__What is required__.
Please copy everything in the Coinbase fine article from "The Financial Conduct" down to "by the watchdog.", renaming "watchdog" to "regulator" wherever it occurs.

__Text segment__.
-----

The Financial Conduct Authority (FCA) said on Thursday that CB Payments Limited (CBPL), a gateway for customers to trade cryptoassets within the global Coinbase Group, voluntarily agreed in October 2020 to make improvements to its financial crime controls after a visit by the watchdog.
The agreement stipulated that CBPL could not accept new high-risk customers until the issues were addressed. The company, however, took on or provided e-money services to 13,416 such customers with nearly a third depositing a total of $24.9 million, the FCA said.
This money was used to execute multiple cryptoasset transactions via other Coinbase entities, totalling about $226 million, the watchdog said, adding that repeated breaches of the voluntary agreement went undiscovered for almost two years.
"CBPL's controls had significant weaknesses and the FCA told it so, which is why the requirements were needed. CBPL, however, repeatedly breached those requirements," Therese Chambers, joint executive director of enforcement at the FCA, said on Thursday.
CBPL will pay a 3.5 million pound ($4.5 million) fine after qualifying for a 30% discount by agreeing to resolve the case.
"We welcome regulation and are dedicated to working proactively and closely with the most sophisticated financial regulators in the world, including the FCA, to ensure we offer the most compliant, trusted and secure platform for our customers," Coinbase said on Thursday.
Kate Gee, a crypto litigation lawyer at Signature Litigation, said the first fine of its kind was a warning for firms to take financial crime controls very seriously.
"Firms that do not do enough to protect against financial crime and who fail to comply with operational restrictions in place will face scrutiny and enforcement action," Gee said.

-----

__Data excerpts__.

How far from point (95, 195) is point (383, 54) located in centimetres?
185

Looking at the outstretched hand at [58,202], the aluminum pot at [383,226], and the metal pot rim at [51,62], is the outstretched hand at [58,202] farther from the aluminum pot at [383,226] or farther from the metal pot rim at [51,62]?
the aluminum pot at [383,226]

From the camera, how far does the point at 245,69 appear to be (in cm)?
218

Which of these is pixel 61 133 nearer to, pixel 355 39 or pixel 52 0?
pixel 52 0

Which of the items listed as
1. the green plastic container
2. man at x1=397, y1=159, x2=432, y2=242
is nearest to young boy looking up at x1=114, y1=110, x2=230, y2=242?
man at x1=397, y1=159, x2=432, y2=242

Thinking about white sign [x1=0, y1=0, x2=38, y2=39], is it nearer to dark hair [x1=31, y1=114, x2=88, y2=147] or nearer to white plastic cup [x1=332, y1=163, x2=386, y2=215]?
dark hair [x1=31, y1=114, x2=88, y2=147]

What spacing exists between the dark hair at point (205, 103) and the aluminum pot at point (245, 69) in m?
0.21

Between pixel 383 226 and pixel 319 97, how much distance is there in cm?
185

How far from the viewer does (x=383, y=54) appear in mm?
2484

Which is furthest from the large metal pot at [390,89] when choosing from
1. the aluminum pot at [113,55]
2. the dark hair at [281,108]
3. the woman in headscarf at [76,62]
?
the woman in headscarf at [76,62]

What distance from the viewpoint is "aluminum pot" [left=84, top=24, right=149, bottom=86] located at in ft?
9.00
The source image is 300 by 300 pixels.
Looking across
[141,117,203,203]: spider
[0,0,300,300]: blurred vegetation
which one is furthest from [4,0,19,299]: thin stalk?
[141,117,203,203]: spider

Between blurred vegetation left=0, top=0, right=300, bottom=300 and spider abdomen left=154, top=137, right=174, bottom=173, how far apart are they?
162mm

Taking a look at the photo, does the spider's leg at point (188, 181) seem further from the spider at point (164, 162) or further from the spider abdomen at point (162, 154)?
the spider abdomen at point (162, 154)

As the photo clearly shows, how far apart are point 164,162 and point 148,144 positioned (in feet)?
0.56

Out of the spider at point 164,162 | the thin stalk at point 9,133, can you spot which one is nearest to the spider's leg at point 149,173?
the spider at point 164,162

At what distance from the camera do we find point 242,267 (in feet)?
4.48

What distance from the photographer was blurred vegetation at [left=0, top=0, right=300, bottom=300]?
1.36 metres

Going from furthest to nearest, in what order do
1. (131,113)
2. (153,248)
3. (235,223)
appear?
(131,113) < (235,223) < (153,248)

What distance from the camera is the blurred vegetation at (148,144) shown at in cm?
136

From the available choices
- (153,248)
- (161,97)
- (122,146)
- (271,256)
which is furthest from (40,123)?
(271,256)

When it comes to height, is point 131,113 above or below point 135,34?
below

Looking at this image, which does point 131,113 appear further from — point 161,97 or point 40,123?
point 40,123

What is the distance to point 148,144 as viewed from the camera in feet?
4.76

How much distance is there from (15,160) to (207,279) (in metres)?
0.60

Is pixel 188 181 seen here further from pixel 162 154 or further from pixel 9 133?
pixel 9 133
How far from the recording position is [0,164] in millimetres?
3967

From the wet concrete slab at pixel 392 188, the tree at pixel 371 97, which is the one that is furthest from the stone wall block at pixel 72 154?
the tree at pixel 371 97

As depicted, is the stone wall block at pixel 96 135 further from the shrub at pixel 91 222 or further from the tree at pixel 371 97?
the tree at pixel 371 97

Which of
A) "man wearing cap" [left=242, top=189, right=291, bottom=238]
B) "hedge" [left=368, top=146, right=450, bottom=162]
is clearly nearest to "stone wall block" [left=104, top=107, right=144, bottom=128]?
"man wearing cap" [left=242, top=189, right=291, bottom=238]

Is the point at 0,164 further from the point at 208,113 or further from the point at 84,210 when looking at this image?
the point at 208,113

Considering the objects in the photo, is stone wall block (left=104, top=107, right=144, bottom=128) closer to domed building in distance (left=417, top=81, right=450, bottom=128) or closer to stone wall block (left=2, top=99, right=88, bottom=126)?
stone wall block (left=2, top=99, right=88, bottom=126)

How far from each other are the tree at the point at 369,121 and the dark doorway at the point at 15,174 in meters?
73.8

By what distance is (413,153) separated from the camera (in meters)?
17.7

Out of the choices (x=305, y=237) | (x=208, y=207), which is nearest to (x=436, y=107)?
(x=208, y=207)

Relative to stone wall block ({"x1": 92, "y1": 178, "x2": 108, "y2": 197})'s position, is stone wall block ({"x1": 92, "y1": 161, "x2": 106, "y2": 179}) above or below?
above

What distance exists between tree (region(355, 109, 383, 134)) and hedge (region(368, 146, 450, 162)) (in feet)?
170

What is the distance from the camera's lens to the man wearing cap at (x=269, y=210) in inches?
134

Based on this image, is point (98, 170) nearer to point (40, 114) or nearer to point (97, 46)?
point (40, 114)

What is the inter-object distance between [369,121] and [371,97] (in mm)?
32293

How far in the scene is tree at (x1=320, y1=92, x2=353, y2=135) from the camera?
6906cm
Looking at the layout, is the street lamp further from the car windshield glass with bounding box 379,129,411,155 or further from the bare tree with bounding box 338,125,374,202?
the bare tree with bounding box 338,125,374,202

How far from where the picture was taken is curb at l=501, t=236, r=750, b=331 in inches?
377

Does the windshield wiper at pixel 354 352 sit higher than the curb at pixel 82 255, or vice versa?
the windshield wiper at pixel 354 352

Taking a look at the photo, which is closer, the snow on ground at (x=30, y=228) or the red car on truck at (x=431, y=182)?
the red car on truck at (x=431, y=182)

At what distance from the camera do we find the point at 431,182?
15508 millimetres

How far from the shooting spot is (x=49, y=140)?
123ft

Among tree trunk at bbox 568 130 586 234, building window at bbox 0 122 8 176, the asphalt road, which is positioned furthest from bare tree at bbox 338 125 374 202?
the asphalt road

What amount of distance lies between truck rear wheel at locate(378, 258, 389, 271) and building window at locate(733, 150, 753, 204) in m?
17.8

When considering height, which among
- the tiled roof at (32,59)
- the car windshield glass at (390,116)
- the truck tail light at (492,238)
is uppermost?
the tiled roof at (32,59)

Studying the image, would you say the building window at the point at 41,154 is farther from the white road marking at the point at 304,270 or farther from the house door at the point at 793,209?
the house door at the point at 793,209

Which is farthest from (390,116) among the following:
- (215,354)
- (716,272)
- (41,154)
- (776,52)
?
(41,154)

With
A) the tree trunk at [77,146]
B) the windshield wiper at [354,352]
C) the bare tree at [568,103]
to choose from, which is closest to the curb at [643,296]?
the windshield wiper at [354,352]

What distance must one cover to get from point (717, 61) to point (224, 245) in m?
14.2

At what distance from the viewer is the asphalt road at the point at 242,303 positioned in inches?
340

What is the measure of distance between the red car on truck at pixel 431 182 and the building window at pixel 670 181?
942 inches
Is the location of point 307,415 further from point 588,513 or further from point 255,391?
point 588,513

-----

__Task output__.
The Financial Conduct Authority (FCA) said on Thursday that CB Payments Limited (CBPL), a gateway for customers to trade cryptoassets within the global Coinbase Group, voluntarily agreed in October 2020 to make improvements to its financial crime controls after a visit by the regulator.